By now it's June. My husband is still waiting to be sent receipts for the trainers and sports shirts he bought in Wimbledon last Christmas. Our claim is being attended to, say World Cover Direct.

Months pass. The shadows lengthen, the nights draw in. I miss my cardigan. And then last week, an investigator from St Albans called Mr Caroline turned up on my doorstep to take a statement for World Cover Direct.

It would take at least an hour. Name, age, occupation etc, and more. Was I born in this country? No? Then when did I arrive in Britain? Did we rent our flat? That's none of your business, I told him. In fact, it's an impertinence, and besides, what has it got to do with the missing piece of luggage?

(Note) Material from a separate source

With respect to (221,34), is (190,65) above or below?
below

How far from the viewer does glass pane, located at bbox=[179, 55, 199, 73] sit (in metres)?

"I have to take an official statement," said Mr Caroline, scribbling. "You say the incident occurred at Bludenz [he made it sound like Gomorrah], you informed the guard and made subsequent enquiries. Did you find the missing case?" Well of course not, I said, or we wouldn't be sitting here now, would we?

By the time we got to arguing about the value of my cashmere cardigan I was ready to give up. Yes, it really will cost pounds 150 to replace, I've checked, I said. But the insurance only covers its second-hand value which couldn't be more than pounds 20, said Mr Caroline.

Bear with me please while I stick this pin in the waxen effigy of a travel insurance consultant. I've just bought it. I've kept the receipt.